> _Aim of the task_
Repeat the stretch of entries below from the line with "common name: black-backed jackal" through the line with "Label granularity: sequence-level.". Include both ends and add nothing.

> _Dataset records_
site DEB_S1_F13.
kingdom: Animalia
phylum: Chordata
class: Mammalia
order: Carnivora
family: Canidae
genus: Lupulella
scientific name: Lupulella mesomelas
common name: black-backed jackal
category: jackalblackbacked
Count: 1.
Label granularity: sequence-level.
* * *
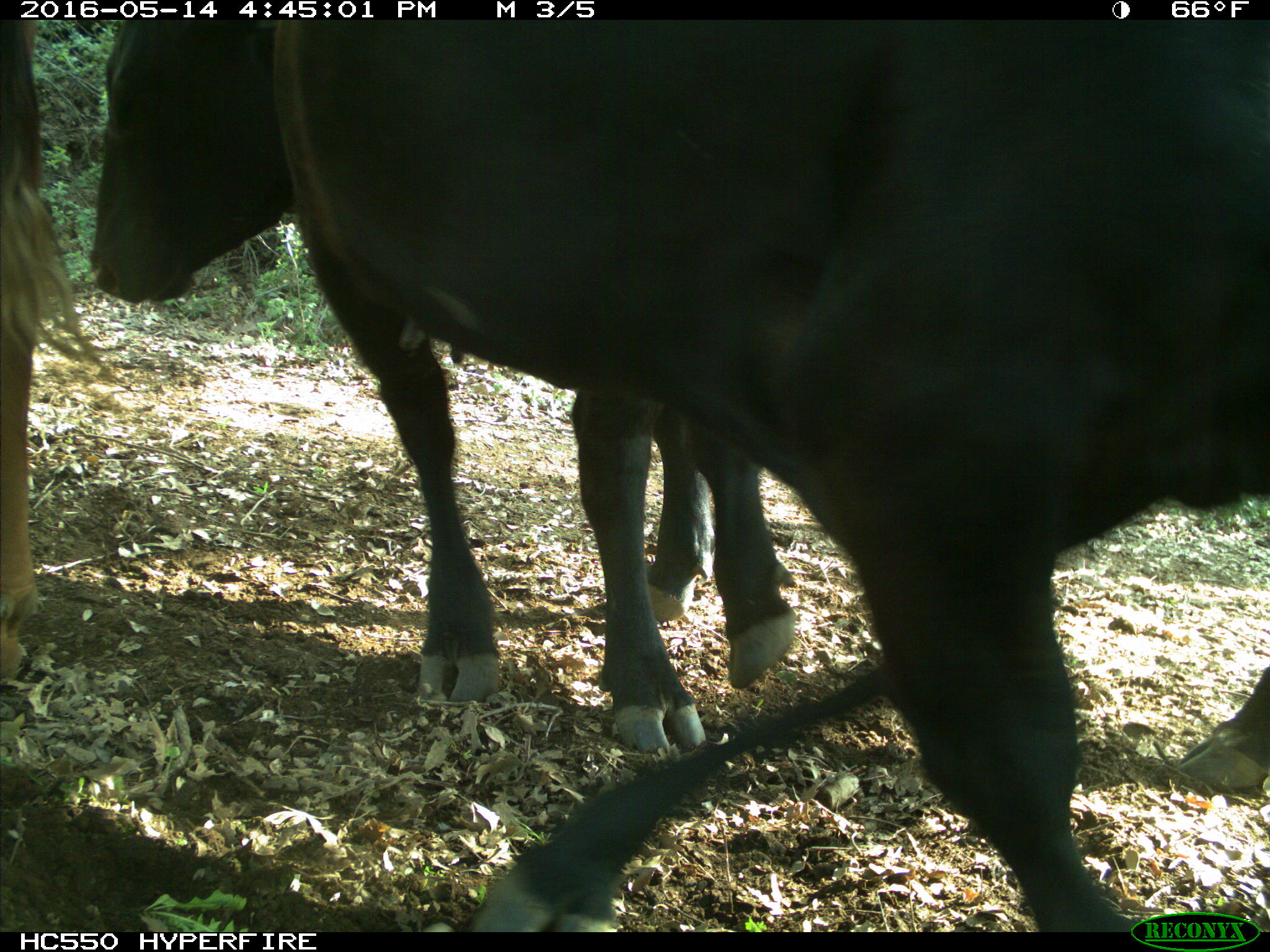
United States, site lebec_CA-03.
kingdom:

> _Output of the exercise_
common name: black-backed jackal
category: jackalblackbacked
Count: 1.
Label granularity: sequence-level.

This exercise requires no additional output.